* Excerpt:
= = = = =
Attached files

file filename
EX-99.1 - EX-99.1 - Strategic Storage Growth Trust, Inc.d350006dex991.htm

 

 

UNITED STATES

SECURITIES AND EXCHANGE COMMISSION

Washington, D.C. 20549

 

 

Form 8-K

 

 

Current Report

Pursuant to Section 13 or 15(d)

of the Securities Exchange Act of 1934

Date of Report (Date of earliest event reported): February 9, 2017

 

 

Strategic Storage Growth Trust, Inc.

(Exact name of registrant as specified in its charter)

 

 

Commission File Number: 000-55616

 

Maryland   46-2335760

(State or other jurisdiction

of incorporation)

 

(IRS Employer

Identification No.)

10 Terrace Road, Ladera Ranch, California 92694

(Address of principal executive offices, including zip code)

(877) 327-3485

(Registrant’s telephone number, including area code)

 

(Former name or former address, if changed since last report)

 

 

Check the appropriate box below if the Form 8-K filing is intended to simultaneously satisfy the filing obligation of the registrant under any of the following provisions:

 

Written communications pursuant to Rule 425 under the Securities Act (17 CFR 230.425)

 

Soliciting material pursuant to Rule 14a-12 under the Exchange Act (17 CFR 240.14a-12)

 

Pre-commencement communications pursuant to Rule 14d-2(b) under the Exchange Act (17 CFR 240.14d-2(b))

 

Pre-commencement communications pursuant to Rule 13e-4(c) under the Exchange Act (17 CFR 240.13e-4(c))

 

 

 


Item 7.01. Regulation FD Disclosure.
= = = = =
* Data rows:
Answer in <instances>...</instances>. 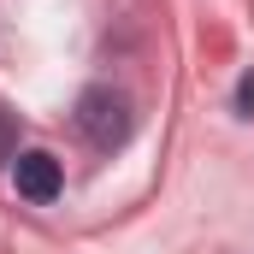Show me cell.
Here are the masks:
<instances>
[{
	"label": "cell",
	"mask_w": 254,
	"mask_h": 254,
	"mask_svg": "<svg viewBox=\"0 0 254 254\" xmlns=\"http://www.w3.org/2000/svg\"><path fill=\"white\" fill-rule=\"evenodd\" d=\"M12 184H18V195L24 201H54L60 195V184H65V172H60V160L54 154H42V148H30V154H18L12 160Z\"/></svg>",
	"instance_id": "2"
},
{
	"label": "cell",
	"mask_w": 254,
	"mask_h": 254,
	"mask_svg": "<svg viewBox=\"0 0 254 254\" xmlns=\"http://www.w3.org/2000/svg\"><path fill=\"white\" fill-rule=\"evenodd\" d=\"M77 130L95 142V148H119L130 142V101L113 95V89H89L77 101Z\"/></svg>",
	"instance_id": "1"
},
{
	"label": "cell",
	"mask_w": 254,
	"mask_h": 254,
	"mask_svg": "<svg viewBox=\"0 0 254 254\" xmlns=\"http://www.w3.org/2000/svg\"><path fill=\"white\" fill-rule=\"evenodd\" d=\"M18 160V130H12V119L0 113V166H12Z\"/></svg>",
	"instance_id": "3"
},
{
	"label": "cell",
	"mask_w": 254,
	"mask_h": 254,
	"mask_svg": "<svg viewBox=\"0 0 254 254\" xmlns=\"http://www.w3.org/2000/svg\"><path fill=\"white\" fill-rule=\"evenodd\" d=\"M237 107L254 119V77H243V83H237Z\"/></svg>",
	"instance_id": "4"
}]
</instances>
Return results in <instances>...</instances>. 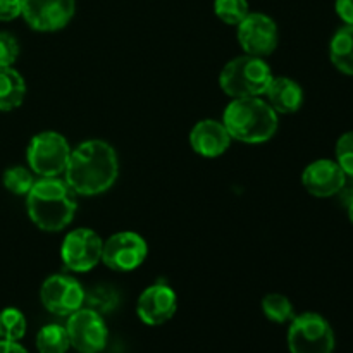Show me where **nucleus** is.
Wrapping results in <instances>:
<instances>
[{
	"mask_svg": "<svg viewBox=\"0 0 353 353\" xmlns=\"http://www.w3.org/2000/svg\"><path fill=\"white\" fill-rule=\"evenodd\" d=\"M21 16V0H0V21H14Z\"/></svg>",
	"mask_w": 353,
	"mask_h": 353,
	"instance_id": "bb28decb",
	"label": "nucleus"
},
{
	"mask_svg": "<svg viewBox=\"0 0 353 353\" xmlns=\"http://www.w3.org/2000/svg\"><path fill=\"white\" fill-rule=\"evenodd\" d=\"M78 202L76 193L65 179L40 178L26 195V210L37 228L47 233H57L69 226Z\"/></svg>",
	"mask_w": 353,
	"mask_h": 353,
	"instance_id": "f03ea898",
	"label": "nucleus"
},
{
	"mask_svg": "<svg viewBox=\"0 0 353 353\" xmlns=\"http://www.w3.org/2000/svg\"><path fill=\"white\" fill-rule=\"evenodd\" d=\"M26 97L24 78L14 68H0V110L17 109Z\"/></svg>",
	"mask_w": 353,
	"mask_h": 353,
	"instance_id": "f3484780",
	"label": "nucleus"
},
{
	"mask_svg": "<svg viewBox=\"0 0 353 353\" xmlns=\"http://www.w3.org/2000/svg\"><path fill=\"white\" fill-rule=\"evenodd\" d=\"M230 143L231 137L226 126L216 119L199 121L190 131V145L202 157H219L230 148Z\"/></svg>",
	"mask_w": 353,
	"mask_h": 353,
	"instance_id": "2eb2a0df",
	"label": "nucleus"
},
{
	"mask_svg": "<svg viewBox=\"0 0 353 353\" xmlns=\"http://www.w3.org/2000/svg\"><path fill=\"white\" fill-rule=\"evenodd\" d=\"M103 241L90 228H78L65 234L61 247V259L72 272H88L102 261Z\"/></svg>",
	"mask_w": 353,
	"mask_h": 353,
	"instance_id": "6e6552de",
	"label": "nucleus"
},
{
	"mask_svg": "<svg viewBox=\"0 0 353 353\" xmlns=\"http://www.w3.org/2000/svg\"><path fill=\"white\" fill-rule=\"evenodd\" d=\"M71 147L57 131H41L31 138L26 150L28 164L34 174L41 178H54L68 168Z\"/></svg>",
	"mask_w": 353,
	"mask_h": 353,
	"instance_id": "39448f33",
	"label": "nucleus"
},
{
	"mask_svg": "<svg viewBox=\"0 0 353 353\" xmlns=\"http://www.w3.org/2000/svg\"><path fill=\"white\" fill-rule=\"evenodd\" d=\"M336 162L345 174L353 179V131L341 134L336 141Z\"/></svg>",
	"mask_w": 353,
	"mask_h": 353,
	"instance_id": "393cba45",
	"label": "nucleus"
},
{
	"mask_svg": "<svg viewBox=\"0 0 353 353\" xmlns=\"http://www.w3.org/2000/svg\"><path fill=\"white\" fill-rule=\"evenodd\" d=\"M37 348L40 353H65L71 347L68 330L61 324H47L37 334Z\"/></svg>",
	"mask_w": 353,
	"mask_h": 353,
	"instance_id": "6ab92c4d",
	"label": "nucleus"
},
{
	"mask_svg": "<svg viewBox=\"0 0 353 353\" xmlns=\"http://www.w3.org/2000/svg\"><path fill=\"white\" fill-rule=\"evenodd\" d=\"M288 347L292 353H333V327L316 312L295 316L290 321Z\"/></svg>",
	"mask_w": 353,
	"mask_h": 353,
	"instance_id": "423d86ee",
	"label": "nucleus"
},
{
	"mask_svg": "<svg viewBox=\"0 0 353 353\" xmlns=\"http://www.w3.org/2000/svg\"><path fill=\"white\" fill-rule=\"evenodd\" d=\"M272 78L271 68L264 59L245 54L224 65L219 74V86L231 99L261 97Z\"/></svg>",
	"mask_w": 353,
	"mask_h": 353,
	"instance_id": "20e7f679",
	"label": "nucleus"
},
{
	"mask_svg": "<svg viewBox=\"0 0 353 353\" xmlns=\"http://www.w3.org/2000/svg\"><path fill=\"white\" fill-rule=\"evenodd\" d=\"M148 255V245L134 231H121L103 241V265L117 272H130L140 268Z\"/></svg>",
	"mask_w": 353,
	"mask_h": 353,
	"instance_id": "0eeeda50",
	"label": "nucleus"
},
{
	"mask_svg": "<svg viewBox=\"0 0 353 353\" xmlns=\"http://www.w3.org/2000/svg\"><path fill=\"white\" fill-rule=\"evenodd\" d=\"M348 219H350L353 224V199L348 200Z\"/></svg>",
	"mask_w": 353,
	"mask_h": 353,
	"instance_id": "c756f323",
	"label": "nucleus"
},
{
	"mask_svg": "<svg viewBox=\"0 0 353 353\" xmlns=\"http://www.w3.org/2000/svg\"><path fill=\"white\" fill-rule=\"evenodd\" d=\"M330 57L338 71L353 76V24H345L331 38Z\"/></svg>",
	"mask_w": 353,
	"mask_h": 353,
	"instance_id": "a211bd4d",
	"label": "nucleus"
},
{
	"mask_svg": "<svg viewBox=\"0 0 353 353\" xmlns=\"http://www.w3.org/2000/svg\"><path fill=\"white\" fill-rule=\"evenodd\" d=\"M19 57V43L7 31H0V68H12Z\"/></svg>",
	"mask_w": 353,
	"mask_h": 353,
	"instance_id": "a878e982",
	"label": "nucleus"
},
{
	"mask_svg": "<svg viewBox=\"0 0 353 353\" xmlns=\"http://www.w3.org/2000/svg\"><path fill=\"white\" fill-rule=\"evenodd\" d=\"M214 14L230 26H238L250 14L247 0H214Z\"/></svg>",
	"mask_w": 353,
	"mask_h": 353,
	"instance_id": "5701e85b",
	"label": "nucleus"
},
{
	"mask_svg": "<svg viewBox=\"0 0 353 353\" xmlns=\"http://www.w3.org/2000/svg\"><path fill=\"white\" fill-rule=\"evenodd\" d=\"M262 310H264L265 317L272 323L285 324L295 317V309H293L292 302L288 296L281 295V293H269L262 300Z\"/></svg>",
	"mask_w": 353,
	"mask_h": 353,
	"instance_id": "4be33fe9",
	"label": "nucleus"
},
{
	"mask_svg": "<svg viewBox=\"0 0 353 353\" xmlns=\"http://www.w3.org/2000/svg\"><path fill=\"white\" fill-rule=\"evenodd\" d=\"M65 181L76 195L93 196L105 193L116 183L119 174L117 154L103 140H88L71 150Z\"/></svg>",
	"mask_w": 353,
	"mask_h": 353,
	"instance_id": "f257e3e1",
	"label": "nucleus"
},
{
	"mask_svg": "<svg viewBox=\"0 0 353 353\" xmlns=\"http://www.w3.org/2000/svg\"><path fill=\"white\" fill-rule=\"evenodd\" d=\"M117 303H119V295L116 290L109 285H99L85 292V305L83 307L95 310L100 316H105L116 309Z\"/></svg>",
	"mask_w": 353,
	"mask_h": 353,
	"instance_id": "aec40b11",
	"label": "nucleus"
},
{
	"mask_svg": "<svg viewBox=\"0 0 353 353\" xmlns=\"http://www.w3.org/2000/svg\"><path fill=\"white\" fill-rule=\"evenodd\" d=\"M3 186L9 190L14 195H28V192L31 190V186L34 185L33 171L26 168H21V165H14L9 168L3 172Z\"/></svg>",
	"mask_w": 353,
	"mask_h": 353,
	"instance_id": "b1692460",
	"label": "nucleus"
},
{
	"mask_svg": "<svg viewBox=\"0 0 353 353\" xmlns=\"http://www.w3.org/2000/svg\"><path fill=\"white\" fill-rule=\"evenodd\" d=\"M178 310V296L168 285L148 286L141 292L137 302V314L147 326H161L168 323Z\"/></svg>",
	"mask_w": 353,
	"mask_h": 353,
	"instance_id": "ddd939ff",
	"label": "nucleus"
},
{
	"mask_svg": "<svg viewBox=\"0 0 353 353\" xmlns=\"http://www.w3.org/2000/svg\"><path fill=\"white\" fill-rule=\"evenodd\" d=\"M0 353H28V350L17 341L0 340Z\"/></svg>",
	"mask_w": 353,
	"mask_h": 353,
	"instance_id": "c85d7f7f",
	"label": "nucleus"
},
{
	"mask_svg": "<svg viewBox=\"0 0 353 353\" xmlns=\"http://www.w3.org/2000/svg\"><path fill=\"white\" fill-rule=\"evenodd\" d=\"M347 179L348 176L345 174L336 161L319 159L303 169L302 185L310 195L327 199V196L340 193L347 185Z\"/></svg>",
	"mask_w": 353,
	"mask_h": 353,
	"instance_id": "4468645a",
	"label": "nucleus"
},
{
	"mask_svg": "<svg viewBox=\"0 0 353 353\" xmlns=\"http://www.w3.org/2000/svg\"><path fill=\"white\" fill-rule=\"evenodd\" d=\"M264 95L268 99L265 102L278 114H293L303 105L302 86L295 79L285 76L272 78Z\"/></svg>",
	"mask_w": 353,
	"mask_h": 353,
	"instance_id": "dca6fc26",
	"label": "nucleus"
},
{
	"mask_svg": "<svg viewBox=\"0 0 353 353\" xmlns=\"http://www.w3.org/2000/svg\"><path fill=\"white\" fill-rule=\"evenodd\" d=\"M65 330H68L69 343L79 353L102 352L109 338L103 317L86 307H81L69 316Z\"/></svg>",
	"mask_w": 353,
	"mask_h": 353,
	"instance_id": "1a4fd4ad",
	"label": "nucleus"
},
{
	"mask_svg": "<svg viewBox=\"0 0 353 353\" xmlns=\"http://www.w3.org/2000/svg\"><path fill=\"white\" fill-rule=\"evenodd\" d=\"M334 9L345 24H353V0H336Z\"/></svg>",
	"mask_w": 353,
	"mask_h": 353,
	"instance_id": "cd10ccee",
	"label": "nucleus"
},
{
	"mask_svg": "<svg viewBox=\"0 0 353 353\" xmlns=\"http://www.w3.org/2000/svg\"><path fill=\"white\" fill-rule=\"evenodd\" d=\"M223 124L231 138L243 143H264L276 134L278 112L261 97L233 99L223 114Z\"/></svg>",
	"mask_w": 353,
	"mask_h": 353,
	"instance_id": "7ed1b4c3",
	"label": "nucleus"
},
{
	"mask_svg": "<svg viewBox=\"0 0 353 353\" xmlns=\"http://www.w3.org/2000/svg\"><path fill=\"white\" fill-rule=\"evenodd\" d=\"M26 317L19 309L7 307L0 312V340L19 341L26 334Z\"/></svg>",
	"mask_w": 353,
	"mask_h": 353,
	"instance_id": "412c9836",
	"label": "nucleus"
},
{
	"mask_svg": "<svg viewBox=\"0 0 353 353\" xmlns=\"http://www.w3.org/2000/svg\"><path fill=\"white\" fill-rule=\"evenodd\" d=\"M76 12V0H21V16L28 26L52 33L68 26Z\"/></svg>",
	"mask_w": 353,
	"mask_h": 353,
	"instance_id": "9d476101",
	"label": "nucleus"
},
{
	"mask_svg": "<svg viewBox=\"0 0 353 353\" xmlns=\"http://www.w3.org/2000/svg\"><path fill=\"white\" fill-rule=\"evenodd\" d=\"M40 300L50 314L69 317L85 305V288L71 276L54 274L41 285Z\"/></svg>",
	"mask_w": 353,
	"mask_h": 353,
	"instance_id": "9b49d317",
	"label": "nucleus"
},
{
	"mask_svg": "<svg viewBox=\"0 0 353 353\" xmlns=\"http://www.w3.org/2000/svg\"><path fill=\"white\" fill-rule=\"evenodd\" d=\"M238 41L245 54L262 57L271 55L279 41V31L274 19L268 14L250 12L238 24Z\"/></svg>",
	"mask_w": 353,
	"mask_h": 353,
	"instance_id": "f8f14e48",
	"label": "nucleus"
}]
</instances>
= = = = =
Answer these from the Form 8-K cover page:
1. What date does it give as the date of the earliest event reported?
2. What is the Commission File Number?
3. In which city are the principal executive offices located?

* Worked solution:
1. February 9, 2017
2. 000-55616
3. Ladera Ranch, California